### GIVEN TEXT
Grace and peace from the Mystery in whom we live and move and have our being. There are no god-forsaken people.
He left Nazareth and made his home in Capernaum by the sea.”
Matthew 4:12-23
It is an innocuous sort of line. Not one I had ever noticed or paid much attention to, until my trip to Israel and Jordan three years ago.
What difference did it make where Jesus made his home? Who cares where one lives? It wasn’t written in red letters so why pay attention to it?
A home in gentile country
Except this. Capernaum is in Gentile country. Nowhere near Jewish territory. I want you to let that sink in. The one we think of as the fulfillment of Jewish law, and the Jewish sacrificial system, set up his home in Gentile country.
The one we so often believe can only be understood within a Jewish and subsequently Christian framework sets up his home base outside of Jewish territory, outside of Jewish rule, outside of Jewish structure.
If Jesus saw himself as only a Jewish messiah of a tribal deity, he certainly went about it in a strange way.
Understanding yourself as a Jewish messiah and then setting up your home base in Gentile country would be like setting your goal to be the best theater actor in the world, and then only doing community theater in Ajo, Arizona.
It doesn’t make any sense.
Critique of tribalism
There is a critique going on here. A critique of tribalism. It is a critique that any one group, any one system, can contain the whole of the Mystery.
######
### DATASET EXCERPT
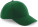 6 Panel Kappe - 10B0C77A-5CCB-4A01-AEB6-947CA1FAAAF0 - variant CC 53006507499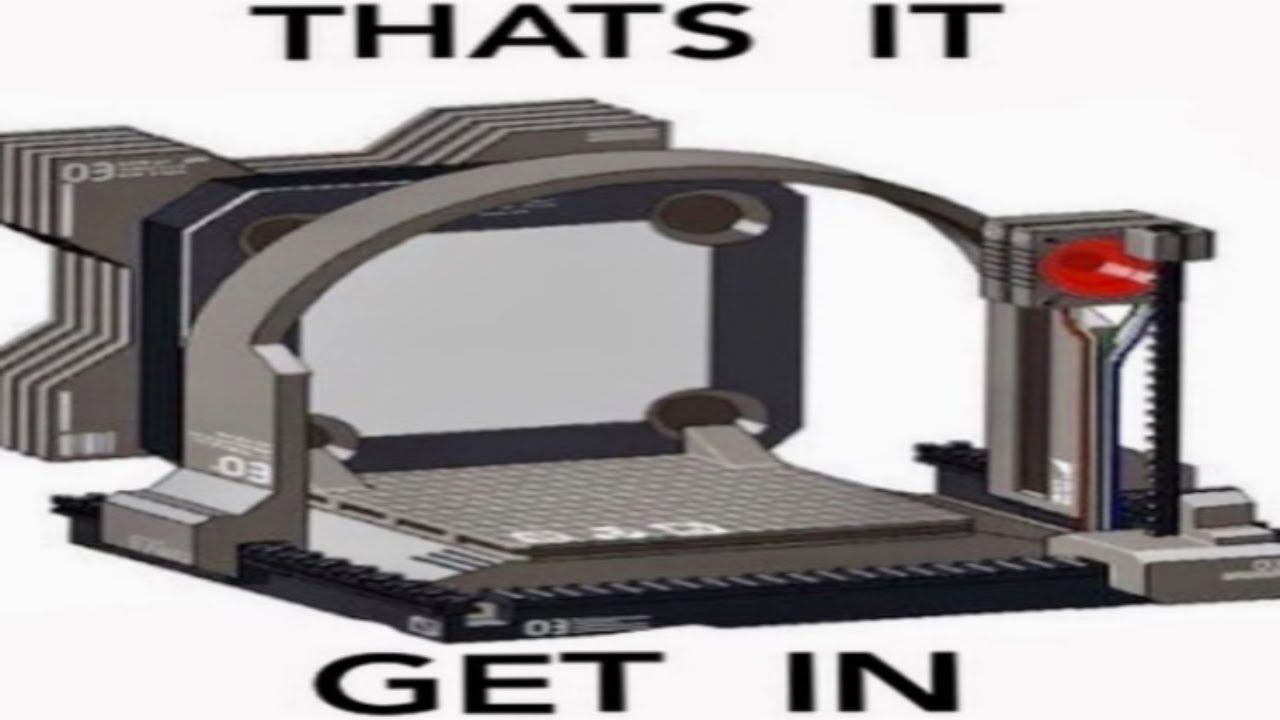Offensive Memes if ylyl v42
######
● TASK GOAL: Translate into Spanish this sentence from the text about Capernaum: "If Jesus saw himself as only a Jewish messiah of a tribal deity, he certainly went about it in a strange way." The lines after the text are not required for this exercise.

● ANSWER TO THIS PROBLEM: Si Jesús se veía a sí mismo solo como un mesías judío de una deidad tribal, sin duda lo llevó a cabo de una manera extraña.